LDAC controller 105 is communicatively coupled to conditioner system 110 and, in some examples, regenerator system 112. LDAC controller 105 may include circuitry, such as one or more processors and a transceiver, that allows LDAC controller 105 to send signals to conditioner system 110 and/or regenerator system 112 to adjust control settings of the conditioner system 110 and/or regenerator system 112. For example, LDAC controller 105 can transmit a signal to conditioner system 110 that causes conditioner system 110 to adjust a conditioning fluid flow rate of the conditioning system. As another example, LDAC controller 105 can transmit a signal to conditioner system 110 that causes conditioner system 110 to adjust a water flow rate of the working fluid flowing through the conditioner system 110, or to adjust an exhaust air flow rate of the conditioner system. LDAC controller 105 can also transmit a signal to regenerator system 112 that causes regenerator system 112 to adjust a concentration of the conditioning fluid. In some examples, LDAC controller 105 is, or includes, one or more thermostats, for instance.

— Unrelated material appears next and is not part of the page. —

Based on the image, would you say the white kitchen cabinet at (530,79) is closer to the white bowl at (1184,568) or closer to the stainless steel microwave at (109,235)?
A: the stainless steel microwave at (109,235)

Further, and as described herein, LDAC control computing device 102 can transmit a signal to LDAC controller 105 to cause the LDAC controller to adjust any of the control settings of the conditioner system 110 and/or regenerator system 112. For instance, LDAC control computing device 102 may receive sensor data from any of the sensors 120A, 120B, 120C, 120D and, based on the sensor data, transmit a signal to the LDAC controller 105 to adjust one or more of the control settings. By way of example, LDAC control computing device 102 may establish any of the trained machine learning or artificial intelligence processes described herein. Further, LDAC control computing device 102 may receive sensor data from one or more of the sensors 120A, 120B, 120C, 120D, and may generate features based on the received sensor data. LDAC control computing device 102 may apply the established trained machine learning or artificial intelligence processes to the generated features to generate output data characterizing a predicted operational value of the LDAC system 100 during a future temporal interval. As described herein, each predicted operational value may be, for example, a temperature or a humidity level predicted for the future temporal interval. Based on the generated output data, the LDAC control computing device 102 may transmit a signal to the LDAC controller 105 to adjust one or more of the control settings.

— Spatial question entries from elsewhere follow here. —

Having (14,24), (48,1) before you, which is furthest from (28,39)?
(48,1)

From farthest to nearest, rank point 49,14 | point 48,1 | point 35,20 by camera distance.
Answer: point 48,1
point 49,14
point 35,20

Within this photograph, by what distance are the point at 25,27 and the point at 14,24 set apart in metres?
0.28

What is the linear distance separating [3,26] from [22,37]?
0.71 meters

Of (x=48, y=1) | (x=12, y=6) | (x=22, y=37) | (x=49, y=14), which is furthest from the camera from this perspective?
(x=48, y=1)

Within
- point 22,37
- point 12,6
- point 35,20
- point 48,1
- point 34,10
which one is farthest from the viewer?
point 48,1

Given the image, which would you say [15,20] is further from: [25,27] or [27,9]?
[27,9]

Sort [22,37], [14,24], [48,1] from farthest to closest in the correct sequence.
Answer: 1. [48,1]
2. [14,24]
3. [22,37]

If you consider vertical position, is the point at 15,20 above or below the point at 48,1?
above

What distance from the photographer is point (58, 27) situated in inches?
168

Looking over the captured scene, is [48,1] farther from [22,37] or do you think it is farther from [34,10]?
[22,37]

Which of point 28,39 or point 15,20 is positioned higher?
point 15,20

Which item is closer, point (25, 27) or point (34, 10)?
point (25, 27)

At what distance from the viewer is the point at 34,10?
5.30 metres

As described herein, the LDAC control computing device 102 may transmit the signal to the LDAC controller 105 to adjust the control settings at a point in time prior to the future temporal interval. For example, the LDAC control computing device 102 may transmit the signal to the LDAC controller 105 so as to reach a preferred operational value (e.g., a preferred temperature and/or humidity level) during the future temporal interval.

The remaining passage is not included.